Verilen görev A:
"Olur Böyle Vakalar" başlıklı blog yazısından "Geçmiş olsun lafını" ile başlayıp "gibi hissediyor insan." ile biten bölümü birebir çıkar.
----------
Mlliyet Milliyet Blog Milliyet Blog
 
Facebook Connect
Blog Kategorileri
 

19 Şubat '11

 
Kategori
Gündelik Yaşam
 

Olur Böyle Vakalar

Olur Böyle Vakalar
 

İnsan televizyon izleyince sanki daha bir acayip oluyor. Yahut benim içinden geçmekte olduğum hassas dönemin bende yarattığı bir aşırı duyarlılık hali de olabilir bu. Ya da ikisi birden.

Mesela bazı kavramlar artık kulağımda yer etmiş ve kalıplaşmış. O kalıbın içinden bir türlü söküp atmak mümkün olmuyor. Haliyle kalıba ve kapana kısılmış kavramlar beynimde zonklama hasıl ediyor.

Yasadışı örgüt tabirini duymaya o kadar alışmışım ki “örgüt” denilince doğrudan “yasadışı” olan örgüt aklıma geliyor. Halbuki “yasaiçi” olanı da var bunun, değil mi? Tabi “yasaiçi örgüt üyesi” tabirini kullanıldığına şahit olmamış olduğumuz da gerçek.

Yine örgütlenmek kelimesi de her ne hikmetse bende olumsuz çağrışım yapıyor. Sanırım yine “yasadışı örgüt” tabirinin azizliğine uğruyorum. Buna benzer durum “kadrolaşmak” için de geçerli. Bu da hep olumsuz manaya atfen kullanıldığından kafamda olumsuz bir yer edinmiş.

Oysaki her ikisinin de bir suçu yok. Kabahat bizim. Onlara hep olumsuz anlamlar yükleyerek ön plana çıkartmışız sanki. Ya da ben öyle algılıyorum. Dedim ya içinden geçtiğim hassas dönemin bende meydana getirdiği “abartılı algılama sendromu” nedeniyle böyle düşünüyor olabilirim.

#

Hastayım dediğiniz vakit “geçmiş olsun” dilekleri ile hastalığınızın geçmiş olacağına dair inancınızı kuvvetlendirme çalışmaları hangi oranda hastalık sürecinin kısalmasına yardım ediyor bilmiyorum. Bunun istatistiksel olarak dökümü yapılmış mıdır diyeceğim ama bu derece uç bir örnek için hangi bilim adamı zaman ve emek harcar?

Geçmiş olsun lafını çok duyunca bir çok şeyde olduğu gibi “anlam kaybı” meydana geliyor. Bir kelimeyi sesli bir şekilde ve ard arda 15-20 kez tekrar edin, ne demek istediğimi anlayacaksınız. İşte geçmiş olsun dilekleri de çok sayıda olunca anlam bakımından irtifa kaybediyor sanki. Çünkü hastalık geçmediği halde herkes geçmiş gözüyle bakıyormuş gibi hissediyor insan.
----------
Verilen görev B:
Satırlarda "From the image, is" ifadesini içeren satırdan satırların sonuna kadar uzanan bölümde "From the image" yerine "Based on the image" yaz. Yalnızca bu bölümü ver ve geri kalan her şeyi değiştirmeden bırak.

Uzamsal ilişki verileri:
----------
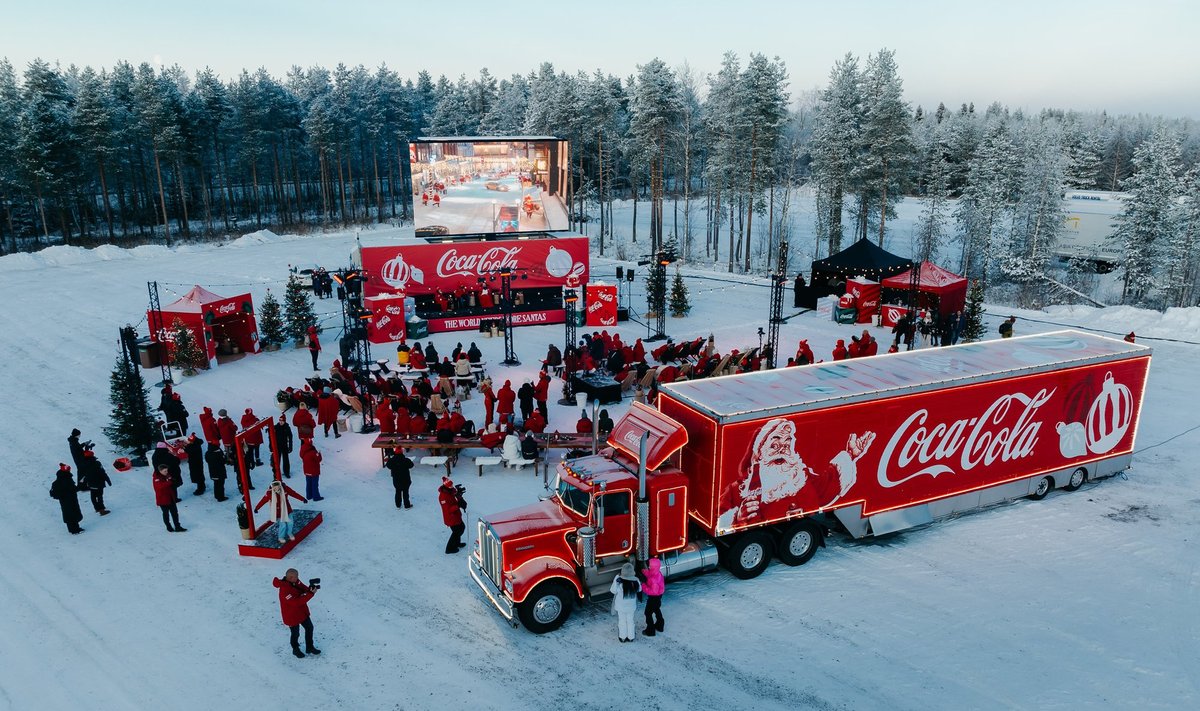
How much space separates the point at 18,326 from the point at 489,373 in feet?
63.2

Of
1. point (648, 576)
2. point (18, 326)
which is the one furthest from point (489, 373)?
point (18, 326)

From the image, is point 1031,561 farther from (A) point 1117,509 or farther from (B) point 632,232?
(B) point 632,232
----------
Görev yanıtı A:
Geçmiş olsun lafını çok duyunca bir çok şeyde olduğu gibi “anlam kaybı” meydana geliyor. Bir kelimeyi sesli bir şekilde ve ard arda 15-20 kez tekrar edin, ne demek istediğimi anlayacaksınız. İşte geçmiş olsun dilekleri de çok sayıda olunca anlam bakımından irtifa kaybediyor sanki. Çünkü hastalık geçmediği halde herkes geçmiş gözüyle bakıyormuş gibi hissediyor insan.

Görev yanıtı B:
Based on the image, is point 1031,561 farther from (A) point 1117,509 or farther from (B) point 632,232?
(B) point 632,232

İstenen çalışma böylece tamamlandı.